Le rabbin de Rome, qui ne participe pas à la Commission de dialogue du Saint-Siège et du Grand Rabbinat d’Israël, a demandé que le dialogue entre catholiques et juifs « ne soit pas un respect de façade » car « l’idéal est loin de la vérité ». « Il faut construire un espace de liberté qui ne soit pas arrogant et agressif pour nos fois. Le dialogue peut suivre la règle de la courtoisie diplomatique, mais ne pas être une tractation diplomatique fondée sur des concessions réciproques », a-t-il estimé.
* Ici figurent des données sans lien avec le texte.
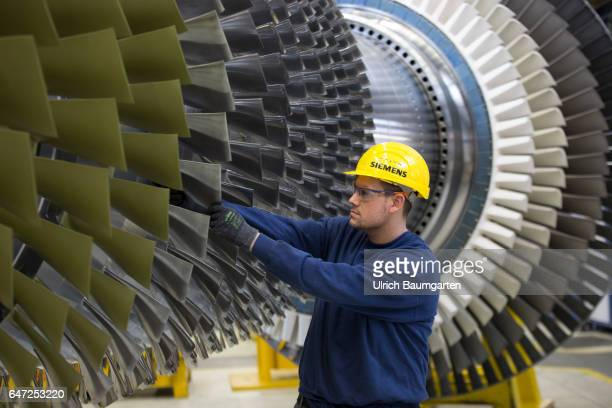 Construction of gas turbines at Siemens AG in Berlin Technician during control work on a gas turbine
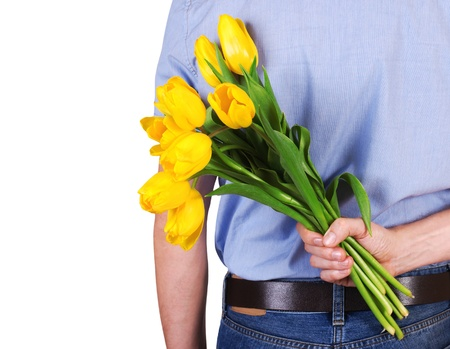 gift behind back: Closeup image of man back with bouquet of yellow tulips in hand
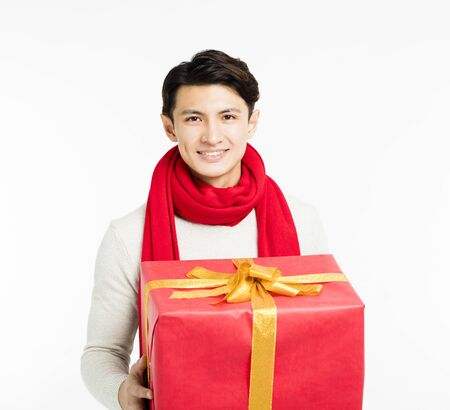 happy young man showing christmas gifts stock photo 89273910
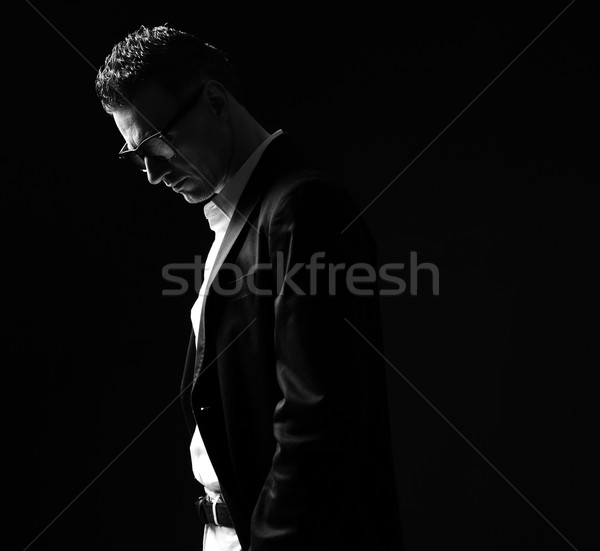 Black and white photo of a thoughtful businessman in glasses Stock photo © deandrobot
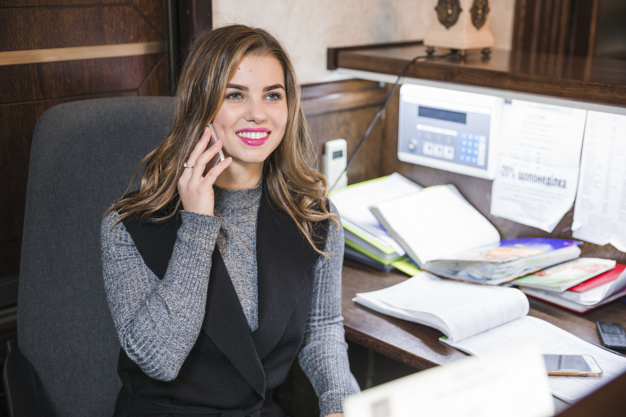 positive-confident-attractive-young-receptionist-sitting-table-talking-cell-phone_23-2148033353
« L’Eglise a inévitablement mené le dialogue avec son propre langage, avec sa propre mentalité et sa propre culture, sa vision de monde et ses exigences », a-t-il insisté, soulignant ainsi « l’asymétrie des rapports » et la « fragilité des conquêtes ».
Controverse
Riccardo Di Segni a illustré très concrètement ses propos. Rappelant la canonisation d’Edith Stein en 1998, et un éventuel procès en béatification d’Israele Eugenio Zolli, rabbin de Rome durant la seconde guerre mondiale converti au catholicisme, il a déploré que l’on affirme pas encore assez clairement « qu’un juif converti n’est plus un objectif pour l’Eglise ». Le rabbin a aussi rappelé les controverses antisémites autour du film de Mel Gibson, « La Passion du Christ ». Lors de la sortie du film en février 2004, Riccardo Di Segni avait estimé que ce long métrage était un obstacle au dialogue avec les catholiques.
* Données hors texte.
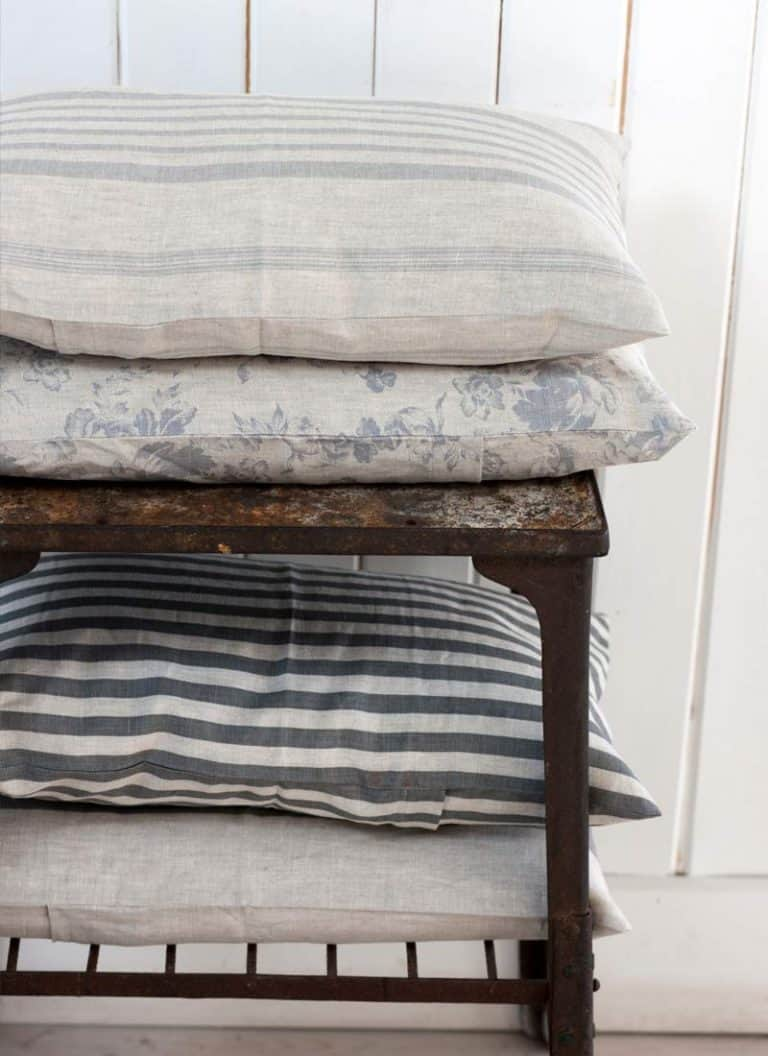 love this pared back grey and neutral stripe and faded floral fabric look from Cabbages & Roses. Click through for more ideas you'll love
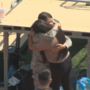 Airman surprises sister for Chiawana High School graduation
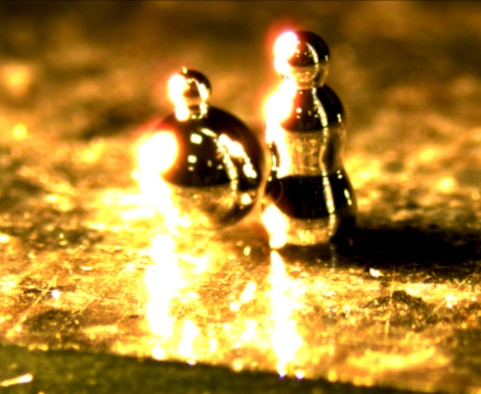 "The enabling attributes of Gallium Liquid Metal Alloys (GaLMAs) make them ideal for 3D freestanding liquid metal structures, as demonstrated by these GaLMA ""snowmen."" These structures can lead to the development of three-dimensional circuitry. (U.S. Air Force photo)"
Enfin, le rabbin chef de Rome s’est tout de même félicité des relations existant actuellement entre les deux religions. « Il y a quelques années ce dialogue aurait été impossible ». Aujourd’hui « l’implication d’une partie du monde rabbinique orthodoxe est probablement l’un des signes les plus importants d’une mutation », a-t-il expliqué en référence aux milieux les plus conservateurs de la religion juive.
« Nous avons pris une douche froide », a déclaré à I’Apic un haut prélat de la curie, estimant que Riccardo Di Segni avait été « peu courtois » et « peu diplomatique », alors qu’un très bonne entente existe entre les 12 membres de la Commission de dialogue entre le Saint-Siège et le Grand Rabbinat d’Israël.
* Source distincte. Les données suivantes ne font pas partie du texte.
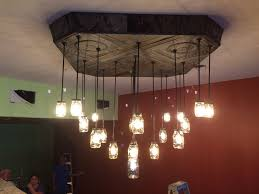 picture of antique ceiling tin and mason jars chandeliers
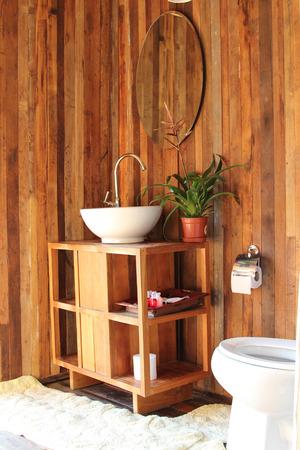 ensuite: Hand wash basin on wooden table in bathroom wooden design.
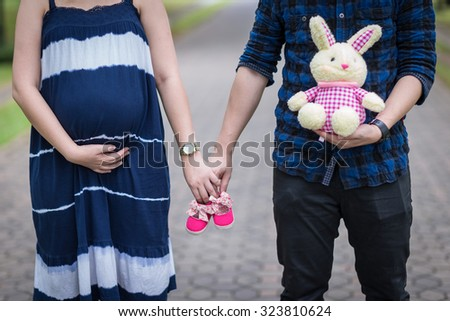 Future parents holding hands and a pair of little pink shoes - stock photo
Autre son de cloche, autres arguments
Le cardinal Kasper a quant à lui insisté sur « l’extraordinaire développement au 20e siècle des relations entre catholiques et juifs » et « son immense impact sur le monde entier ». Le haut prélat a aussi souligné que le conflit en Terre Sainte ne « marque pas la fin de ce dialogue, mais au contraire rappelle l’urgence de ce dernier entre les trois religions issues du judaïsme ».
« Il n’y a pas d’alternative au dialogue » et la Commission de dialogue entre le Saint-Siège et le Grand Rabbinat d’Israël est « un petit signe d’espérance dans ce conflit » a-t-il poursuivi. Celle-ci n’a pas pour but de traiter des aspects politiques du conflit, mais « d’aborder des questions éthiques et religieuses ».
« La chrétienté a un rapport particulier avec le judaïsme, elle ne peut pas ne pas faire le lien avec lui », a également déclaré le cardinal allemand. Face au renouveau de l’antisémitisme, il « est nécessaire de transmettre le message de la Constitution conciliaire « Nostra aetate » (28 octobre 1964, posant les bases du dialogue judéo-catholique fondé sur l’oecuménisme et le refus de l’antisémitisme, ndlr) aux nouvelles générations, par le biais d’une imprégnation et d’une éducation permanente ».
Le dialogue passe par des « contacts en tête-à-tête, réguliers et amicaux, positivement conflictuels », a-t-il aussi précisé, soulignant que les Eglises locales avaient leur responsabilité propre en ce domaine. Ainsi le cardinal Kasper a invité les conférences épiscopales à travailler dans le sens du dialogue.
Des points encore à aborder
Le cardinal a aussi relevé les points qui restent encore à aborder pour le poursuivre : l’histoire commune entre catholiques et juifs, la shoa, et enfin la définition d’une « théologie chrétienne du judaïsme ». « Il faut d’abord comprendre pour en parler et lutter contre l’ignorance réciproque », a expliqué le cardinal Kasper, en invitant les futurs rabbins et prêtres à approfondir leur connaissance de la religion de l’autre.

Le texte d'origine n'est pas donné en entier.